Eggs contain the following nutrients, which provide various benefits.
- Iron carries oxygen to the various parts of the body. Your body uses iron to make hemoglobin (Hb), a protein that is present in red blood cells. It carries oxygen from the lungs to all parts of the body. Your body also uses iron to make myoglobin, which is also a protein that provides oxygen to muscles. Your body also makes some hormones with the help of iron.
- Vitamin A gives you healthy skin and assists in night vision.
- Vitamin D builds strong teeth and bones, improves your immunity, and prevents cancer and autoimmune diseases.
- Vitamin E is a strong antioxidant that prevents diseases.
- Vitamin B12 keeps your nerves and red blood cells healthy and prevents anemia.
- Folate is needed by the body for producing red and white blood cells in the bone marrow, for producing DNA and RNA, and for converting carbohydrates into energy.
- Proteins build strong muscles, organs, skin, hair, and other body tissues. They are also needed to produce hormones, enzymes, and antibodies.
- Selenium is a powerful antioxidant that reduces your risk of cancer and protects you from various diseases.
- Lutein and zeaxanthin help to maintain good night vision and prevents cataract and macular degeneration
- Choline plays a significant role in the development of the brain and its function.
- Fats. Two-thirds of the fat present in eggs is unsaturated fat, which is a healthy fat and which is not lost in cooking. They are important for a healthy brain and nervous system and lower the risk of heart disease.
Proteins in egg
Eggs are a great source of high-quality proteins. They contain all nine essential amino acids in the right proportion. Proteins help build better bones and muscles and are important for better overall health.
The amount of protein content in an egg depends on its size.
- Small egg (38 grams): 4.9 grams of protein
- Medium egg (44 grams): 5.7 grams of protein
- Large egg (50 grams): 6.5 grams of protein
- Extra-large egg (56 grams): 7.3 grams of protein
- Jumbo egg (63 grams): 8.2 grams of protein
A man of average build and a sedentary lifestyle needs about 56 grams of protein per day, while the same-styled woman needs about 46 grams.
The protein content of the egg yolk and white
The egg yolk contains almost all the nutrition of the egg.
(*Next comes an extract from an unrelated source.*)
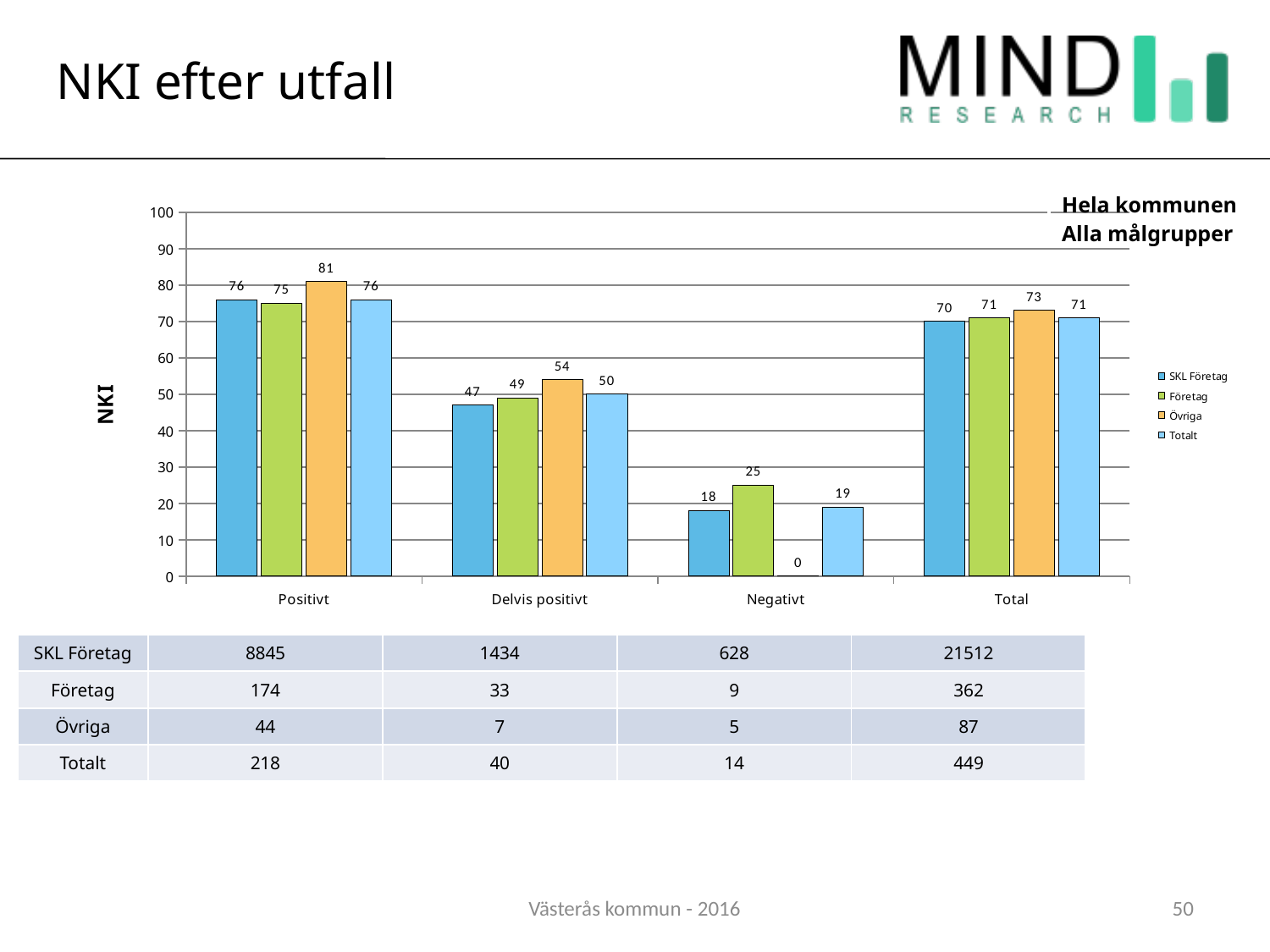
Which is larger: the Företag value for Total or the SKL Företag value for Total? Företag What kind of chart is shown on the slide? Bar chart What is the NKI value for SKL Företag in the Delvis positivt category? 47 Which series has the lowest NKI value in the Negativt category? Övriga What is the NKI value for Företag in the Negativt category? 25 How many series does the legend list? 4 How many categories are shown on the x axis? 4 Which series has the highest NKI value in the Positivt category? Övriga What is the NKI value for Övriga in the Positivt category? 81 What is the label of the y axis? NKI What is the NKI value for Totalt in the Total category? 71 What is the difference between the Övriga and SKL Företag values in the Delvis positivt category? 7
People are under the wrong notion that most of the protein in an egg is found only in the white of the egg. In fact, the yolk of the egg contains about half of the protein content of the egg.
For example, in a large egg with about 7 grams of protein, 3 grams will come from the yolk and 4 grams from the white.
Therefore, eat the whole egg and not just the white to savor all its nutritious value.
Is cooking an egg more beneficial to the body?
The benefit of the premium-quality high protein content in eggs depends on how they are prepared.
Raw eggs provide the least amount of protein. Studies reveal that 94% of cooked egg protein is absorbed, compared to only 74% of protein absorbed from eating it raw.
Cooking the egg, therefore, makes the protein in the egg easier to digest and gets absorbed faster from the gastrointestinal tract.
Cooking breaks down the egg protein, making it easier for digestion and readily available for the body. It also helps make vitamin B7, biotin, found in the yolk more readily available for your body.
Should you eat eggs daily?
According to Mayo Clinic eating one cooked egg daily is a healthy practice. Most healthy people can eat up to seven eggs a week without any negative impact on the heart.
Eating eggs daily leads to higher levels of high-density lipoprotein (HDL, the good cholesterol)). This lowers the risk of heart attack and stroke.
However, another study advocates that a healthy person eat two eggs daily for six days a week. This will significantly increase HDL levels by 10%.